Erin bleibt verdutzt stehen und wirft ihm einen flüchtigen Blick zu. »Okay«, sagt sie dann nur.

Jeff hingegen baut sich vor David auf. »Was hast du mit ihr zu bereden, was wir nicht hören dürfen?«

»Wir sprechen später, Jeff.« In diesem einen Satz liegt so viel Autorität, dass Jeff die Lippen zusammenkneift, sich umdreht und wütend aus dem Raum stapft. Erin folgt ihm und schließt die Tür hinter sich.

Neugierig warte ich darauf, dass David etwas sagt. Aber er spricht nicht und sieht mich nur an. Besser gesagt, er fixiert mich mit seinen dunklen Augen. Dunkelblau, fast schwarz. Und genau in dem Moment, als ich mich entscheide zu fragen, was er von mir will, macht er den Mund auf.

»Wir kennen uns doch.«

4

Damit habe ich nicht gerechnet. Ich schüttle langsam den Kopf. »Nicht, dass ich wüsste.«

Er starrt mich an. »Doch«, sagt er mit Nachdruck. »Wir sind uns schon einmal begegnet.«

»Wann soll das gewesen sein?«

»Sag du es mir.«

»Wann denn? Und wo? Ich kann mich wirklich nicht erinnern!« Ich mustere ihn genau, aber mir kommt sein Gesicht nicht bekannt vor. Weil er so überzeugt wirkt, will ich ihm eine Begründung anbieten, nur damit er mich dann hoffentlich in Ruhe lässt. »Ich kann mich ja auch noch nicht an meine Verurteilung –«, fange ich an, aber David unterbricht mich.
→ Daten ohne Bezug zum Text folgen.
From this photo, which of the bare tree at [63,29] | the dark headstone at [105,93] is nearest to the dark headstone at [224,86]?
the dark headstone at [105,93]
»Natürlich kannst du dich an deine Verurteilung erinnern. Keine Ahnung, warum du dir nicht einfach irgendwas ausgedacht hast. Ist mir eigentlich auch egal. Ich will wissen, warum du behauptest, du würdest mich nicht erkennen. Du lügst.«

Mir wird heiß und das Blut schießt mir in den Kopf. Woher nimmt er sich das Recht, so mit mir zu reden? »Ich lüge dich nicht an«, sage ich und versuche ruhig zu bleiben.

David lächelt kühl. »Du bleibst also dabei?«

»Ja, schon, ich meine, was soll ich denn sagen? Ich kenne dich nicht!«, stottere ich fassungslos.

Er steht abrupt auf, sodass sein Stuhl gefährlich wackelt. »Alles klar. Komm mit, ich zeig dir dein Zimmer.« Schweigend folge ich ihm aus dem Keller in das Erdgeschoss. Als ich hergebracht wurde, hatte ich keine Gelegenheit, mich umzusehen. Wir befinden uns in einem Gebäude, das wie vermutlich alle anderen Häuser in dieser Stadt alt und verfallen ist. Einige Fenster sind zerbrochen, sodass ich mir gar nicht vorstellen will, wie zugig und kalt es hier im Winter werden kann. Die Treppen zu den oberen Stockwerken sind aber weitgehend unbeschädigt. Alles in allem erinnert mich die Architektur an ein Hotel. Wir durchqueren eine große Eingangshalle und steigen ins zehnte Stockwerk hinauf. Ich war schon immer eher eine durchschnittliche Sportlerin, sodass ich die letzten Stufen nur noch keuchend nehmen kann.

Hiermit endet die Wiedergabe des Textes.